M. Alain Gournac a approuvé l'analyse et les conclusions retenues par le rapporteur. Il a regretté la négligence et la défaillance des administrations et du Gouvernement. Revenant sur l'euro-scepticisme, il a constaté qu'il était très difficile d'expliquer sur le terrain les bienfaits de la construction européenne.
M. Philippe Darniche a considéré " en tant qu'euro-sceptique déclaré " que la voie des ordonnances pour transposer les directives communautaires était particulièrement détestable. Il a estimé que les dispositions ne feraient que renforcer le fossé entre les citoyens et la construction d'une certaine Europe. Il a indiqué que, malgré l'excellence des analyses présentées par le rapporteur, il n'en partageait pas les conclusions.
M. Jean Delaneau, président, a rappelé qu'il existait encore des directives communautaires à transposer.

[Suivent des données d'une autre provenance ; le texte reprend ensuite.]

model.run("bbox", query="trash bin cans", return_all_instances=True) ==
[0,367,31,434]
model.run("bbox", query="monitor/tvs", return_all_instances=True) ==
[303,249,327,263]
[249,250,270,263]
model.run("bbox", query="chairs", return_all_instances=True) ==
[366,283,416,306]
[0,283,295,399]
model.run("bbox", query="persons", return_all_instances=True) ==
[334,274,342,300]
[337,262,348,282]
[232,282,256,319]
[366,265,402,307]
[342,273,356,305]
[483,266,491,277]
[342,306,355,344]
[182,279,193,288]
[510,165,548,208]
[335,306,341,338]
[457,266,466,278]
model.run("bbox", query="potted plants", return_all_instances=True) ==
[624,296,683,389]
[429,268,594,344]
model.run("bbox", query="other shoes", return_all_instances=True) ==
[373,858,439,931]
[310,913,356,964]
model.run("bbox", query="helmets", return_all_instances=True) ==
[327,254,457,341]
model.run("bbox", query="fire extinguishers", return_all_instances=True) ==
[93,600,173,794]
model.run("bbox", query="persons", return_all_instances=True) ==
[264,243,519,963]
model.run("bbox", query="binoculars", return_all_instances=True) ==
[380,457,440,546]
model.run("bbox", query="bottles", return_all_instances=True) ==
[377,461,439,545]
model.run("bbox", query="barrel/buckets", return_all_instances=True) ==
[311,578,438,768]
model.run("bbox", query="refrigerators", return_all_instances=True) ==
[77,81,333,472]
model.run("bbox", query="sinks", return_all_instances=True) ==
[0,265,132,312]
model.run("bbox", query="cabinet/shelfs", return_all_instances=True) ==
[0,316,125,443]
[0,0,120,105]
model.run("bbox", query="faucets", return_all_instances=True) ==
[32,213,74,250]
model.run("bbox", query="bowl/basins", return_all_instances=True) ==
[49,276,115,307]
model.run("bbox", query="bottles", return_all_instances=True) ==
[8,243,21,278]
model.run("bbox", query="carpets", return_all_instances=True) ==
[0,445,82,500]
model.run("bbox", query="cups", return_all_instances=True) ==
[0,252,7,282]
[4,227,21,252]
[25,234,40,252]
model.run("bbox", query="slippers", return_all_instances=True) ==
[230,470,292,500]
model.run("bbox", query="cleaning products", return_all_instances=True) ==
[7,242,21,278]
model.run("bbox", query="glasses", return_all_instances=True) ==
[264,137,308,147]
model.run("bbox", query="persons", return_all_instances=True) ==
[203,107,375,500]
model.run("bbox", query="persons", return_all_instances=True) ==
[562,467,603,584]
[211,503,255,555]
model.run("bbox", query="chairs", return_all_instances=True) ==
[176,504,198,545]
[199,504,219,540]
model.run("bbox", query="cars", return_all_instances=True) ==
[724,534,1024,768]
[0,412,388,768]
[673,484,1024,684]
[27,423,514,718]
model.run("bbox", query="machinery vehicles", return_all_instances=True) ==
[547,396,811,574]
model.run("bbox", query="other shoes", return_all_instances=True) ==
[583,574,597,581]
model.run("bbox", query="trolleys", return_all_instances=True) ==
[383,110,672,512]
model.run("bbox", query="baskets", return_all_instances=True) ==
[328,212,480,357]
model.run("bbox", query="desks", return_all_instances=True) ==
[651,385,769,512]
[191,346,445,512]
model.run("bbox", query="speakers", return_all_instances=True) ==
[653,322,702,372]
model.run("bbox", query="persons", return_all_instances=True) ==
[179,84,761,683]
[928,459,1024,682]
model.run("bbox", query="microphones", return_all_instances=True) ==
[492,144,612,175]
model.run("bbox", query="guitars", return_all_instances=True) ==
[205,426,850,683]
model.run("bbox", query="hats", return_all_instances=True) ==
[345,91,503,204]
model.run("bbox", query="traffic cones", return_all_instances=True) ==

Il a observé que le versement d'astreintes n'était assorti d'aucun dispositif exécutoire, ce qu'avait confirmé M. Pierre Moscivici, ministre délégué aux affaires européennes, lors de l'audition organisée par la commission des lois le 17 octobre dernier.
M. André Jourdain, rapporteur pour avis, a confirmé qu'il n'existait pas de " huissier européen " et par là même qu'il n'y avait pas de dispositif obligeant les Etats à s'acquitter de leurs astreintes.
Répondant aux différents intervenants, il a réaffirmé que le fait que la France préside l'Union européenne au cours du second semestre de l'année 2000 était un argument fort pour justifier une transposition rapide, à travers le recours aux ordonnances. Il a évoqué les risques d'insécurité juridique auxquels les mutuelles sont soumises. Il a précisé que M. Guy Hascoët, secrétaire d'Etat à l'économie solidaire, s'était engagé, en ce qui concerne la refonte du code de la mutualité, au dépôt et à la discussion d'un projet de loi de ratification.
Puis la commission a abordé l'examen des articles et des amendements proposés par le rapporteur pour avis.
A l'article premier (habilitation à transposer par voie d'ordonnances cinquante directives ou parties de directives), la commission a adopté deux amendements visant à supprimer du champ de l'habilitation la transposition par voie d'ordonnances de la directive 92/85/CEE du Conseil du 19 octobre 1992 concernant la mise en oeuvre de mesures visant à promouvoir l'amélioration de la sécurité et de la santé des travailleuses enceintes, accouchées ou allaitantes au travail (14° du I de l'article premier) et de la directive 98/49/CE du Conseil du 29 juin 1998 relative à la sauvegarde des droits à pension complémentaire des travailleurs salariés et non salariés qui se déplacent à l'intérieur de la communauté (24° du I de l'article premier). Elle a donné un avis favorable à l'article premier ainsi amendé.
Elle a donné également un avis favorable à l'adoption des articles 2 (habilitation à prendre par ordonnances les mesures pour permettre l'application de certaines dispositions du droit communautaire) et 3 (habilitation à procéder par ordonnance à la refonte du code de la mutualité).
A l'article 5 (délais pour prendre les ordonnances et déposer les projets de loi de ratification), la commission a adopté un amendement tendant à réduire de six à trois mois le délai laissé au Gouvernement pour prendre l'ordonnance visée à l'article 3 et donné un avis favorable à l'adoption de l'article 5 ainsi amendé.
Puis la commission a décidé de donner un avis favorable aux dispositions du projet de loi ainsi amendées.